(MATERIAL FOR THIS TASK)

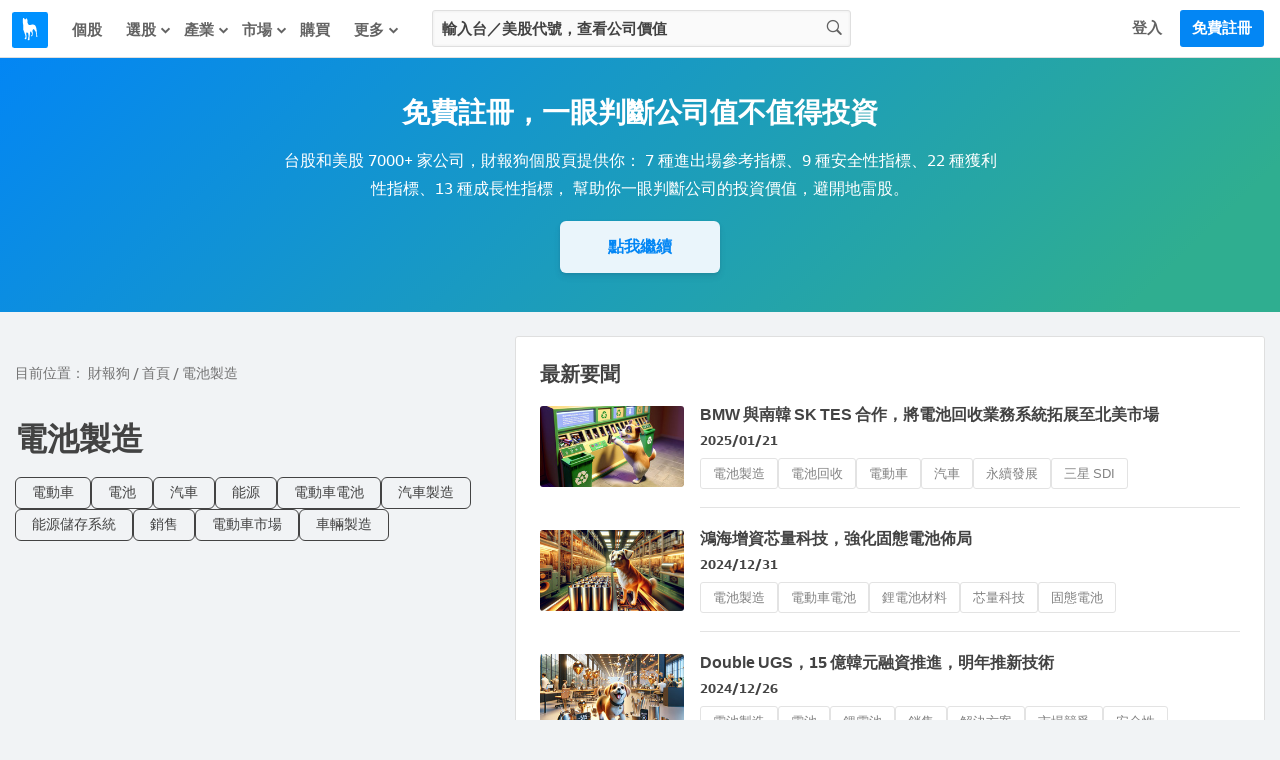

--- FILE ---
content_type: application/javascript
request_url: https://cdn.statementdog.com/vite/assets/tags_news-BPknC6Bw.js
body_size: 297
content:
const __vite__mapDeps=(i,m=__vite__mapDeps,d=(m.f||(m.f=["assets/NewsSection-B_PlCZi2.js","assets/dayjs.min-G8h-aa4f.js","assets/_commonjsHelpers-Cpj98o6Y.js","assets/index-B9ygI19o.js","assets/runtime-dom.esm-bundler-B2Lu1Ljw.js","assets/_plugin-vue_export-helper-DlAUqK2U.js","assets/NewsSection-BvngLDFv.css"])))=>i.map(i=>d[i]);
import{A as t,B as n,u as s,C as r,c as a}from"./runtime-dom.esm-bundler-B2Lu1Ljw.js";import{c}from"./pinia-bdNFaTy4.js";import{_}from"./preload-helper-C9GvpTWy.js";const p={__name:"ContainerNews",setup(i){const o=r(()=>_(()=>import("./NewsSection-B_PlCZi2.js"),__vite__mapDeps([0,1,2,3,4,5,6])));return(m,u)=>(n(),t(s(o)))}},e=a(p);e.use(c());e.mount("#tags-news-app");


--- FILE ---
content_type: application/javascript
request_url: https://cdn.statementdog.com/vite/assets/useAIQuickActions-h2M9kbw1.js
body_size: 111
content:
import{Q as e}from"./event_params-CbIyr7BT.js";function u(){return{handleClickAction:s=>{const{message:t,metadata:n={}}=s,o=n.question_from||e.PAGE_DEFAULT_QUESTION;window.AIAssistant.open({message:t,metadata:{...n,question_from:o}}),window.amplitudeEvents.askQuestion({questionContent:t,questionFrom:o})}}}export{u};


--- FILE ---
content_type: application/javascript
request_url: https://cdn.statementdog.com/vite/assets/tags_heading-DRWyXubc.js
body_size: 112
content:
const s=document.querySelector(".tags-heading-tag-list"),e=document.querySelector(".tags-heading-tag-list-show-more-button"),i=568,n=86,t=()=>{s.scrollHeight>n&&document.body.clientWidth<=i?e.classList.remove("is-hidden"):e.classList.add("is-hidden")};s&&e&&(e.addEventListener("click",()=>{s.classList.add("is-expanded"),e.classList.add("is-hidden"),window.removeEventListener("resize",t)}),t(),window.addEventListener("resize",t));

(End MATERIAL FOR THIS TASK)

§ YOUR INSTRUCTIONS
Would you copy every line of the entries that includes the word "const"?

§ ANSWER BOX
const __vite__mapDeps=(i,m=__vite__mapDeps,d=(m.f||(m.f=["assets/NewsSection-B_PlCZi2.js","assets/dayjs.min-G8h-aa4f.js","assets/_commonjsHelpers-Cpj98o6Y.js","assets/index-B9ygI19o.js","assets/runtime-dom.esm-bundler-B2Lu1Ljw.js","assets/_plugin-vue_export-helper-DlAUqK2U.js","assets/NewsSection-BvngLDFv.css"])))=>i.map(i=>d[i]);
import{A as t,B as n,u as s,C as r,c as a}from"./runtime-dom.esm-bundler-B2Lu1Ljw.js";import{c}from"./pinia-bdNFaTy4.js";import{_}from"./preload-helper-C9GvpTWy.js";const p={__name:"ContainerNews",setup(i){const o=r(()=>_(()=>import("./NewsSection-B_PlCZi2.js"),__vite__mapDeps([0,1,2,3,4,5,6])));return(m,u)=>(n(),t(s(o)))}},e=a(p);e.use(c());e.mount("#tags-news-app");
import{Q as e}from"./event_params-CbIyr7BT.js";function u(){return{handleClickAction:s=>{const{message:t,metadata:n={}}=s,o=n.question_from||e.PAGE_DEFAULT_QUESTION;window.AIAssistant.open({message:t,metadata:{...n,question_from:o}}),window.amplitudeEvents.askQuestion({questionContent:t,questionFrom:o})}}}export{u};
const s=document.querySelector(".tags-heading-tag-list"),e=document.querySelector(".tags-heading-tag-list-show-more-button"),i=568,n=86,t=()=>{s.scrollHeight>n&&document.body.clientWidth<=i?e.classList.remove("is-hidden"):e.classList.add("is-hidden")};s&&e&&(e.addEventListener("click",()=>{s.classList.add("is-expanded"),e.classList.add("is-hidden"),window.removeEventListener("resize",t)}),t(),window.addEventListener("resize",t));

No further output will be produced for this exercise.